Purple Cloud, The by Shiel M. P. (Matthew Phipps)

Purple Cloud, The by Shiel M. P. (Matthew Phipps)

Author:Shiel, M. P. (Matthew Phipps) [Shiel, M. P. (Matthew Phipps)]
Language: eng
Format: epub
Tags: Apocalypse, Dystopia, Fiction, Last Man, Sci-fi
Publisher: Feedbooks
Published: 1901-07-28T03:00:00+00:00


The next morning I awoke in quite another frame of mind, disposed to idle, and let things go. After rising, dressing, washing in cold diluted rose-water, and descending to the salle-à-manger, where I had laid my morning-meal the previous evening, I promenaded an hour the only one of these long sombrous tufted corridors in which there were not more than two dead, though behind the doors on either hand, all of which I had locked, I knew that they lay in plenty.

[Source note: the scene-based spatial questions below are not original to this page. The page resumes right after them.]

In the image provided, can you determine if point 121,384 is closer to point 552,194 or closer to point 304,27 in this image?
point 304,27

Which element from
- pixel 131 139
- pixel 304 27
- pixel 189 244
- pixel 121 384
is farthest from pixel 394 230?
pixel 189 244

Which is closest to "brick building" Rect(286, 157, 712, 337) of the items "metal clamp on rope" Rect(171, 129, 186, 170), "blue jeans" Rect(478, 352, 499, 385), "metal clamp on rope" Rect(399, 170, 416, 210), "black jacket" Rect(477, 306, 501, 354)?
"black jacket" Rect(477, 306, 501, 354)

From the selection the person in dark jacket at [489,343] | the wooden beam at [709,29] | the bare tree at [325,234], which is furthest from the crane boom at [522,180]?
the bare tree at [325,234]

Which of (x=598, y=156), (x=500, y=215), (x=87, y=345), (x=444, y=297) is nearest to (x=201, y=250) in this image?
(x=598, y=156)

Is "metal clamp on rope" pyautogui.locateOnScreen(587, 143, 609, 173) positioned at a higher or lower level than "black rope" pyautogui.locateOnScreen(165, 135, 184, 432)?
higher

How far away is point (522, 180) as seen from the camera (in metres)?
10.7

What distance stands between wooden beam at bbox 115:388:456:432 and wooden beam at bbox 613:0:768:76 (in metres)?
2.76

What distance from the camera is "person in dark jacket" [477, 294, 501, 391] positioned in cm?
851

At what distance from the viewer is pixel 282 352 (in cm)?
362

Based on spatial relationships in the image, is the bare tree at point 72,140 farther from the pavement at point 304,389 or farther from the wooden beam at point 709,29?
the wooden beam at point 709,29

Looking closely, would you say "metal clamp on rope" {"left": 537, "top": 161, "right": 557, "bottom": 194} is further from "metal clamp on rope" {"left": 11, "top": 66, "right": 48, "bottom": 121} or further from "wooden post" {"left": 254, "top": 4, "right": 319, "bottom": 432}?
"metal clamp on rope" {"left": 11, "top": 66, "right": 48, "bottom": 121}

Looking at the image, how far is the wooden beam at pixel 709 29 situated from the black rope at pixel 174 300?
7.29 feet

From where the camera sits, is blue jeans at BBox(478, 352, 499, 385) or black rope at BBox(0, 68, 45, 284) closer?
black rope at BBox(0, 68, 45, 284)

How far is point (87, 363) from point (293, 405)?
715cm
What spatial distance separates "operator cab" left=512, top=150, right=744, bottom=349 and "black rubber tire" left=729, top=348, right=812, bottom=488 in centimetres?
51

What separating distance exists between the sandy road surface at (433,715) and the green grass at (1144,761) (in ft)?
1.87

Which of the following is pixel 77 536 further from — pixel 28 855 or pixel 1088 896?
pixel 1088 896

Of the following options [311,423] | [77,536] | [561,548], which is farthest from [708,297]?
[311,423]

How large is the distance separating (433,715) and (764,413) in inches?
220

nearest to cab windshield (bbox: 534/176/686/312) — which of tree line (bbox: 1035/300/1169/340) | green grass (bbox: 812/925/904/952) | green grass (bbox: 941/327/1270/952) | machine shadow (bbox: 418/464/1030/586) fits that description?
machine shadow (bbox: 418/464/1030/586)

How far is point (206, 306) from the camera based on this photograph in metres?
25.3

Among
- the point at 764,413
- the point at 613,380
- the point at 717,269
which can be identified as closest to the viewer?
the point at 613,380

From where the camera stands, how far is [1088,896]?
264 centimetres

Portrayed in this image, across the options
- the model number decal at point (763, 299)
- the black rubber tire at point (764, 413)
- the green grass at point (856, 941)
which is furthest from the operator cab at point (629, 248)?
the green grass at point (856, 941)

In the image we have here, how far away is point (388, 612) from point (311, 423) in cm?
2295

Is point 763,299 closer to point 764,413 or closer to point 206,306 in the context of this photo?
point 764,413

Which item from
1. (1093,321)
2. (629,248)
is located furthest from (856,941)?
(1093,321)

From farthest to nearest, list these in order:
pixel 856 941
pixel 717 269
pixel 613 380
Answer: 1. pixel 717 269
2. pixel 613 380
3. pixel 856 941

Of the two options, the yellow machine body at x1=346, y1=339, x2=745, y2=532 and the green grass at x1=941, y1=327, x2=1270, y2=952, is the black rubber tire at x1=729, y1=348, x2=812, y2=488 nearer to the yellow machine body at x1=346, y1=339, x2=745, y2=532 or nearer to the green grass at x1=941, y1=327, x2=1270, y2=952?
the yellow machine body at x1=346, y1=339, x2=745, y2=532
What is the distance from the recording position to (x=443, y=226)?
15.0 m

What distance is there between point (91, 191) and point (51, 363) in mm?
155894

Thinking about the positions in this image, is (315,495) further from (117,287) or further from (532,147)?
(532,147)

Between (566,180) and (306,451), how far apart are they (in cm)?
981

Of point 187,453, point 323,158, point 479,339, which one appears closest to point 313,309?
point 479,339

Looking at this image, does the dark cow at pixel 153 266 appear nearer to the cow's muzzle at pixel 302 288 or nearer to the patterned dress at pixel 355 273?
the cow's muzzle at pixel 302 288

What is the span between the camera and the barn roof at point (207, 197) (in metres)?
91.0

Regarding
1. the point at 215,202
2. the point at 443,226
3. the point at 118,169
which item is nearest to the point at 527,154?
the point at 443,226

When I was warmed, I again went down, looked into my motor, got three cylinders from one of a number of motors standing near, lit up, and drove away—to Woolwich, as I thought at first: but instead of crossing the river by Blackfriars, I went more eastward; and having passed from Holborn into Cheapside, which was impassable, unless I crawled, was about to turn, when I noticed a phonograph-shop: into this I got by a side-door, suddenly seized by quite a curiosity to hear what I might hear. I took a good one with microphone diaphragm, and a number of record-cylinders in a brass-handled box, and I put them into the car, for there was still a very strong peach-odour in this closed shop, which displeased me. I then proceeded southward and westward through by-streets, seeking some probable house into which to go from the rough cold winds, when I saw the Parliament-house, and thither, turning river-ward by Westminster Hall to Palace Yard, I went, and with my two parcels, one weighting each arm, walked into this old place along a line of purple-dusted busts; I deposited my boxes on a table beside a massive brass thing lying there, which, I suppose, must be what they called the Mace; and I sat to hear.

Unfortunately, the phonograph was a clock-work one, and when I wound it, it would not go: so that I got very angry at my absurdity in not bringing an electric mechanism, as I could with much less trouble have put in a chemical than cleaned the clock-work; and this thing put me into such a rage, that I nearly tore it to pieces, and was half for kicking it: but there was a man sitting in an old straight-backed chair quite near me, which they called the Speaker's Chair, who was in such a pose, that he had, every time I glanced suddenly at him, precisely the air of bending forward with interest to watch what I was doing, a Mohrgrabim kind of man, almost black, with Jewish nose, crinkled hair, keffie, and flowing robe, probably, I should say, an Abyssinian Galla; with him were only five or six people about the benches, mostly leaning forward with rested head, so that this place had quite a void sequestered mood. At all events, this Galla, or Bedouin, with his grotesque interest in my doings, restrained my hands: and, finally, by dint of peering, poking, dusting, and adjusting, in an hour's time I got the phonograph to go very well.